Consequently, Jamaica, I would encourage us as a people to work towards seeing the pros and cons of being a member of CARICOM. Additionally, consider the value of being in this community as it relates to support and overall economic and regional involvement. ~JGIC

Jodi-Ann is a Master of Arts in Geography candidate in Nova Scotia who enjoys helping international students and represents her native island, Jamaica, every opportunity she gets. An educator at heart, she enjoys taking each opportunity to offer advice and answer questions about school, life and work. If you want to get to know her, walk with your pet cat, one of Jodi’s published books, and chocolate – the good kind!


3 thoughts on “Brexit: Jamaica’s cue to Exit (CARICOM)

  1. Gordon AR Edwards, SR

    A word for the wise: my goodly author needs to research and properly assess the benefits that Jamaica and Jamaicans enjoy in the smaller Caribbean nations by their sheer number presence vis-a-vis employment as a result of the same regionalism that is being imputed. A comparison between China’s and CARICOM’s contribution/support to Jamaica is rediculous for obvious reasons: size, economic resources, market source, etc. One cannot or ought not to forget that Jamaica was the first to withdraw from the West Indies Federation (WIF) that eventually led to the dismantling of the said organization. Even though the WIF fell apart, we cannot forget that it was the same small islands that held together for CARIFTA to happen and later to become the platform for the formation of CARICOM. Hands down, Jamaica has benefited more from CARICOM than any other nation in the organization (check the stats/data on CARICOM trade, people movement, influence/leverage academic institutions, a.k.a. UWI). I’m for the rule: once you leave CARICOM, there should be no return. Twice exit cannot be rewarded by a
    Third opportunity. (Just like the BREXIT, Jamaica had its own JAMEXIT already with West Indies Federation; a JAMEXIT CARICOM, should have permanent implications for Jamaica this time.

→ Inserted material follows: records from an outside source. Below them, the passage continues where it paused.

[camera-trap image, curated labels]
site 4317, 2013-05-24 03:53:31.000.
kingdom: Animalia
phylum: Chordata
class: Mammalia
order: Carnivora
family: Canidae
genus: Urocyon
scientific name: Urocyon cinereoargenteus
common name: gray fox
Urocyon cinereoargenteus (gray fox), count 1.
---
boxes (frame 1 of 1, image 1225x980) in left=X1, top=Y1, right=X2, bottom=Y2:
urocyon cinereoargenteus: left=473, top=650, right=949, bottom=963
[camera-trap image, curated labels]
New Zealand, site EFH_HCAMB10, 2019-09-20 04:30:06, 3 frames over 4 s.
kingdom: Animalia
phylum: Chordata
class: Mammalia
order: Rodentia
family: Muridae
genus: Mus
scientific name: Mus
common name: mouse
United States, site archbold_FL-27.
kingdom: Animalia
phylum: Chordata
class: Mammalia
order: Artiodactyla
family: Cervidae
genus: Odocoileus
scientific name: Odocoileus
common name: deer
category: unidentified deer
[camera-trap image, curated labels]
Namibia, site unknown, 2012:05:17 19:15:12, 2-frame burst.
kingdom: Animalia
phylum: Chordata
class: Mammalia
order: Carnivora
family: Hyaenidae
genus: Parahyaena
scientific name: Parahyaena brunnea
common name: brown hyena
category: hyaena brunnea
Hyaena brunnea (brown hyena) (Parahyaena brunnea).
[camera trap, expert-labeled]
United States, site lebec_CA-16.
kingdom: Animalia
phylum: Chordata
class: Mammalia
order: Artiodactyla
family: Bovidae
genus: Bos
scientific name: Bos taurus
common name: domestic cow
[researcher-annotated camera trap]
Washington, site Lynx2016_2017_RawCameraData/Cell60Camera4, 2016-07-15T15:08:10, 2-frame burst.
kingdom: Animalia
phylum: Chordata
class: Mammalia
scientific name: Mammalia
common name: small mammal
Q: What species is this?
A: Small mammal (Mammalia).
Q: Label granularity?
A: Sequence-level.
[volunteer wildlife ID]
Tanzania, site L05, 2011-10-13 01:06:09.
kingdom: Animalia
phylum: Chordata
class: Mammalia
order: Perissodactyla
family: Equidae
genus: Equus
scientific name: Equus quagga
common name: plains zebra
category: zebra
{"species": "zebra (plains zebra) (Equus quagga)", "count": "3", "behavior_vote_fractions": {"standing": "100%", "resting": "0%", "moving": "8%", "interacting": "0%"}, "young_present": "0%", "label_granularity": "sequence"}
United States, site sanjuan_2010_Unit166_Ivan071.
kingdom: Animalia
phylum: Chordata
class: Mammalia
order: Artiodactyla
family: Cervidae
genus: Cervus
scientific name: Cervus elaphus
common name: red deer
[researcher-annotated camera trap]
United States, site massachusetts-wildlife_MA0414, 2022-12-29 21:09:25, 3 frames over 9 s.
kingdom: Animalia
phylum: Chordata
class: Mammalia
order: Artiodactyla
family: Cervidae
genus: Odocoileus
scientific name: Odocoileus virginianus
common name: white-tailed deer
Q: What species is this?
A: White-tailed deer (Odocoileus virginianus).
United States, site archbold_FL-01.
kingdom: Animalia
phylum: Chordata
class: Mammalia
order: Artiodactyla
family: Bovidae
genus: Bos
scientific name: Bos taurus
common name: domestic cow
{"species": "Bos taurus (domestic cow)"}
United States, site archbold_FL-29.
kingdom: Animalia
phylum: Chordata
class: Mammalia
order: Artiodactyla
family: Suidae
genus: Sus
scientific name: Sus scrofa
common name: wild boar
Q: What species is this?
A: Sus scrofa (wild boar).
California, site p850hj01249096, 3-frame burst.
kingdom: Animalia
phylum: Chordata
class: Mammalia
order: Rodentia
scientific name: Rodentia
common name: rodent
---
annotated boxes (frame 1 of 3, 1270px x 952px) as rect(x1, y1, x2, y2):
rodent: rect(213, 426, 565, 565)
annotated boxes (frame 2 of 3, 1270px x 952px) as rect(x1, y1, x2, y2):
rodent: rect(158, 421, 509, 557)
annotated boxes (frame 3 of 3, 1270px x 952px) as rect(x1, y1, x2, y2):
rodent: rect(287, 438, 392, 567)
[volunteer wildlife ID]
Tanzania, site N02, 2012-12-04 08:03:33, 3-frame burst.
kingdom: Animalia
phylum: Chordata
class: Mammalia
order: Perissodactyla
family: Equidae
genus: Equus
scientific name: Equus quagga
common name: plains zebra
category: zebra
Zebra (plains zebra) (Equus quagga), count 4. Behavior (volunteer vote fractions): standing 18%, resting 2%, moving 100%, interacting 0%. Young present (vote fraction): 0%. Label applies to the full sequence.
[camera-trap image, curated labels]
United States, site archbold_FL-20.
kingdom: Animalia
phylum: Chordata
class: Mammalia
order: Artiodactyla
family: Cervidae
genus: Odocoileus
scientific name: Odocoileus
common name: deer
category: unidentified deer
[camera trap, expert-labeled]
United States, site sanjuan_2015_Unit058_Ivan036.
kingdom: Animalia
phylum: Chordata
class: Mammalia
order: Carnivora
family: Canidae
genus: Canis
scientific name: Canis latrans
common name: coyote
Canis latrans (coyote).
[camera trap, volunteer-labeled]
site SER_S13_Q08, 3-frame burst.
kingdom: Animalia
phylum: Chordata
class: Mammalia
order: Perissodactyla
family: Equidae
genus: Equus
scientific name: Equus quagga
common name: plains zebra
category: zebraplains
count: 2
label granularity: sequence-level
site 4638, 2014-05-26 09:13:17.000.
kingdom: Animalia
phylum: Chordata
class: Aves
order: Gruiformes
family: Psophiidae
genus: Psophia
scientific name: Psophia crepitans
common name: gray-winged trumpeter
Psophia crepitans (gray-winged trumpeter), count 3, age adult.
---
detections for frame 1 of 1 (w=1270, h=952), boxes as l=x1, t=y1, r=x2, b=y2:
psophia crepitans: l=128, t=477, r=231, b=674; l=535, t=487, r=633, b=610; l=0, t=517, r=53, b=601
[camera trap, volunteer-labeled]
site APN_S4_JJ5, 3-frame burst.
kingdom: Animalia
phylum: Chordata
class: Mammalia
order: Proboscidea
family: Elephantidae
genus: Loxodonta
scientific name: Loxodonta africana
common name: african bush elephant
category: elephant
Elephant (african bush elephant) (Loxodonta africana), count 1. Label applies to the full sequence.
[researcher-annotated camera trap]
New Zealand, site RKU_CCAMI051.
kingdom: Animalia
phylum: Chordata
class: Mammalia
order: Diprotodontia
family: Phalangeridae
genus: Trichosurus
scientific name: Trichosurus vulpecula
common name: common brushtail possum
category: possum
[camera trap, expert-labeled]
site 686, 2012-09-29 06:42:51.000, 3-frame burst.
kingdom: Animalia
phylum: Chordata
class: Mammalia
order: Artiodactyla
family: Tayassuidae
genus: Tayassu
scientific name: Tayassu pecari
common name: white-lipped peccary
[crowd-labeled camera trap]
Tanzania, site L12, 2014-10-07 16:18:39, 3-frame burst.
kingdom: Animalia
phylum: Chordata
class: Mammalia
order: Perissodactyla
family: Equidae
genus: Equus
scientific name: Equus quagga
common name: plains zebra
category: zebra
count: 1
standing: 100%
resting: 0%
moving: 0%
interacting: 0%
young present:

    1. jamaicangirl Post author

      Hi Gordon, Thank you for your commentary and your perspective; greatly appreciated and I welcome the discussion. I have in fact done some research, including some on the WIF, etc. My stance is on future relations as the hostility continues to brew between “partnered” Caribbean nations. I understand fully the benefits of being a part of CARICOM, but what I have noticed is that we are heading towards a stalemate with some of our counterparts, making our agreement a farce. The example about China was used to highlight the direction within which the region is headed, and based on this trajectory, it does not appear to be a favourable path. My stance is whether T & T and Antigua & Barbuda will be held accountable for their obvious breach of the CARICOM treaty and work on the biases that exist against their neighbours (incl. Haiti with regards to T & T); if not, I believe the organization serves very little purpose.

    2. Sham

      Think that you are mixing up facts. Jamaica accounts for over 34 percent of intra-regional imports while Trinidad and Tobago accounts for over 70 per cent of both regional and international exports. Jamaica has experienced a marked decline in its exports, while becoming the largest intra-CARICOM importer of goods. Also, Jamaica hardly grew at all from the year 1994-2004 while being a part of CARICOM. In addition, the CARICOM market has not been favorable, exports from Jamaica to other CARICOM member states from 2000-2002 has only account for 5-7 percent along with Belize and Suriname. Jamaica is being mistreated by other countries because of maybe jealousy. and don’t forget the Shaniqua Myrie care because that was just 1 of many. it is not right for Jamaica to be pushed around the way they are now and on that grounds its either they fix that within the CSME or Jamaica leaves. Jamaica is not benefiting at all.